Guardiola entrou para a história do clube catalão. Muito mais devido a seu estilo de enxergar o futebol do que as taças levantadas. Essas taças foram somente uma prova de seu bom trabalho.
Em 2008, o jovem espanhol, criado dentro do clube catalão, assumiu a grande responsabilidade de comandar o Barcelona. Com a filosofia aprendida desde os tempos em que Pep ouvia broncas e pitacos de Cruyff no famoso "Dream Team", ele mudou a forma do Barcelona atuar.
Passes curtos e rápidos. Calma na hora de rodar a bola. Todos ajudando na marcação. Pressão no adversário. Posse de bola sempre superior ao do outro time. Apenas alguns elementos que são valorizados pelo clube e foram cobrados por Guardiola em seus quatro anos de trabalho.
Pep Guardiola tem seus méritos em meio a um time com excelentes jogadores. O mais incrível de sua passagem é a forma como ele motivava seus jogadores.
Para um time que já havia conquistado tudo o que era possível, é difícil manter a vontade e o esforço para vencer ainda mais. E Guardiola, promovendo vários rodízios em seu time titular e dando espaço para novas apostas (tais como: Piqué, Busquets, Pedro, Cuenca, etc), não deixou que esse Barcelona se contentasse com pouco.
O plano de Guardiola resultou na formação de um dos maiores times da história. Daqui a muitos anos, os anos entre 2008 e 2012 serão lembrados como a época em que o time catalão foi o mais temido, o melhor time do mundo.
Guardiola e seus comandados conseguiram encurralar o Real Madrid no Santiago Bernabéu (ou alguém se esquece dos 82% de posse de bola em 2011?), conseguiram conquistar seis títulos em um único ano, conseguiram, enfim, colocar o mundo a seus pés.
O padrão "jogar como o Barcelona" é e continuará sendo seguido por um bom tempo por grande parte dos outros clubes.
Guardiola valorizou o estilo que é imposto desde as categorias de base do clube. O treinador valorizou os jogadores da casa, uniu o trio Messi, Piqué e Fàbregas (que jogam juntos desde os 12 anos de idade) e não deixou que o espírito altruísta do time fosse perdido.

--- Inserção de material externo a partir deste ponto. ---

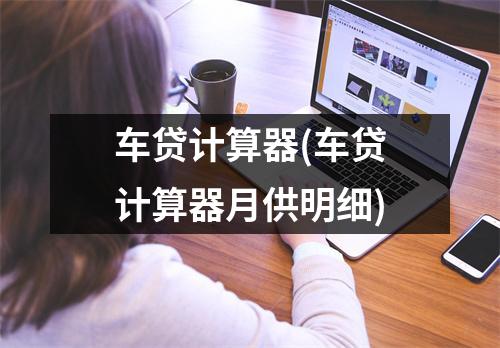 车贷计算器(车贷计算器月供明细)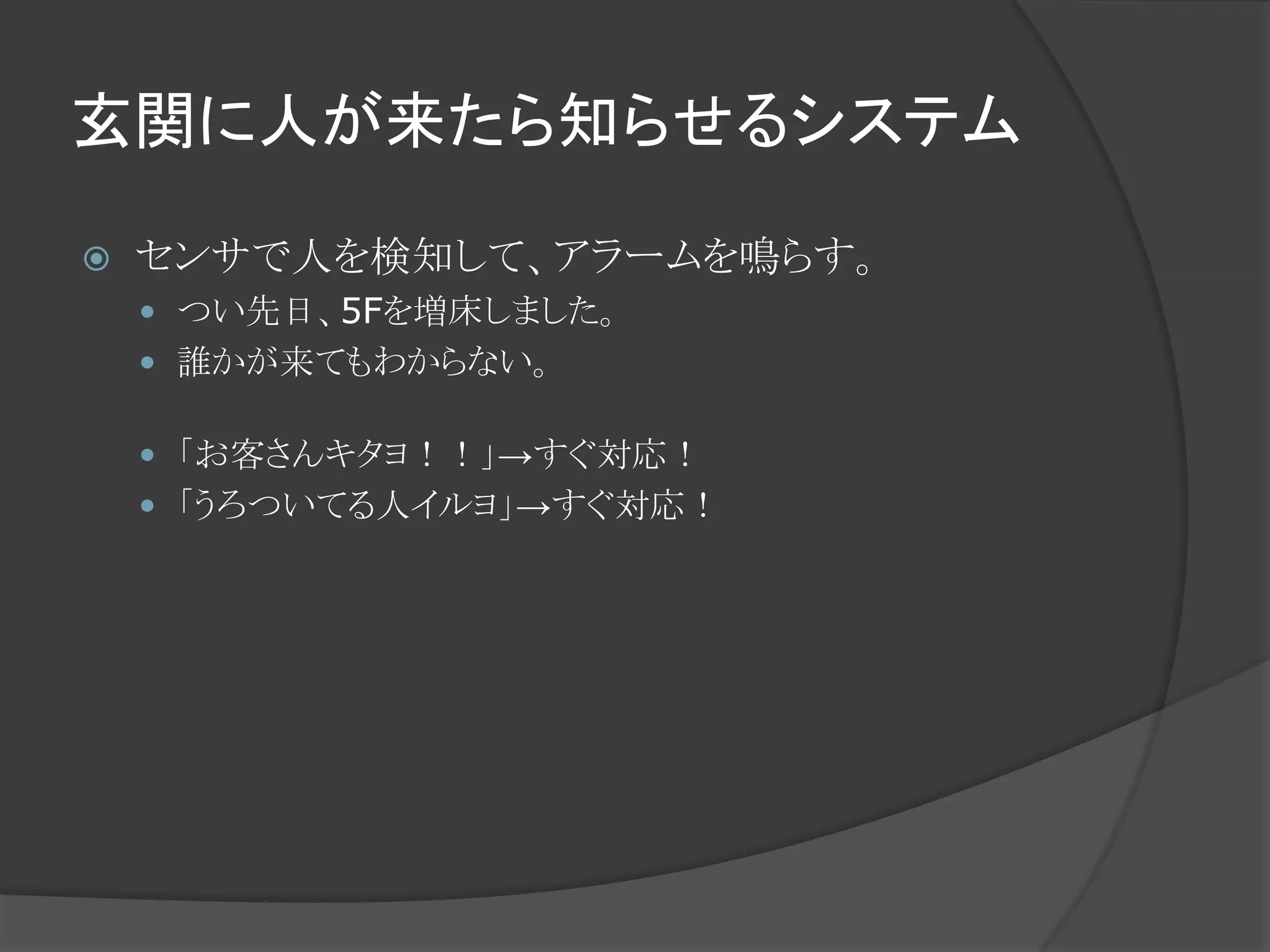 玄関に人が来たら知らせるシステム
 センサで人を検知して、アラームを鳴らす。
 つい先日、5Fを増床しました。
 誰かが来てもわからない。
 「お客さんキタヨ！！」→すぐ対応！
 「うろついてる人イルヨ」→すぐ対応！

Fazendo uma pequena comparação ao rival de Madri, percebe-se que o Barcelona é a antítese do Real Madrid. Embora os dois sejam dois dos melhores clubes do mundo, o Real valoriza os milhões de euros investidos em contratações e a estrela da individualidade.
Já o Barcelona joga de maneira coletiva, em que todos exercem papel fundamental na equipe.

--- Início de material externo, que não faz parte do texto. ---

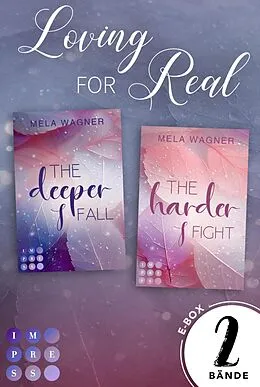 E-Book (epub) Loving For Real: Beide Bände der beliebten Romance-Dilogie in einem Bundle! von Mela Wagner
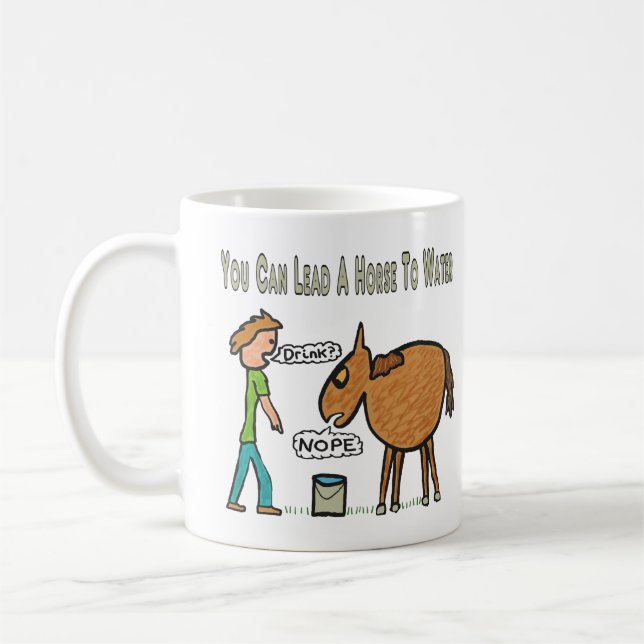 Taza De Café Puedes Llevar Un Caballo Al Agua (Izquierda)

Após esses quatro anos como técnico, Guardiola fez com que o blogueiro que vos escreve e mais milhares de pessoas se deliciassem com cada jogo do Barcelona.

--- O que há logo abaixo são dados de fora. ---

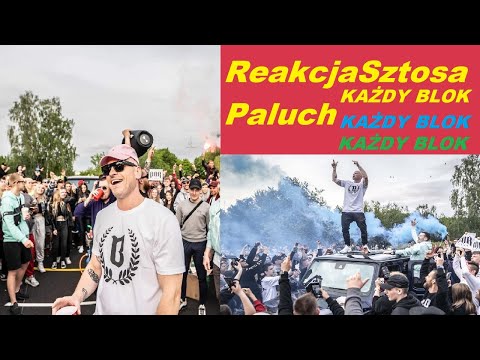 ReakcjaSztosa: Byłem na klipie u Palucha - Każdy Blok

A cada partida, Guardiola não teve medo de perder. Não teve medo de arriscar. Não teve medo de expressar arte em uma partida de futebol.
Sua vaga será preenchida por Tito Vilanova, que era auxiliar técnico de Pep. O primeiro clube de sua vida foi o Barcelona, onde iniciou sua carreira como jogador.
É simples deduzir que o objetivo da diretoria catalã é dar continuidade ao ciclo vitorioso e encantador.
A renovação no comando do Barcelona é benéfica, mantendo o belo futebol do clube e deixando que Guardiola encontre desafios maiores para sua carreira.
No Barça, o treinador fez sua parte. O torcedor azul e grená não o esquecerá facilmente.
Em um mundo conformado pelo 1 x 0 burocrático, é bom dar espaço para os Guardiolas da vida.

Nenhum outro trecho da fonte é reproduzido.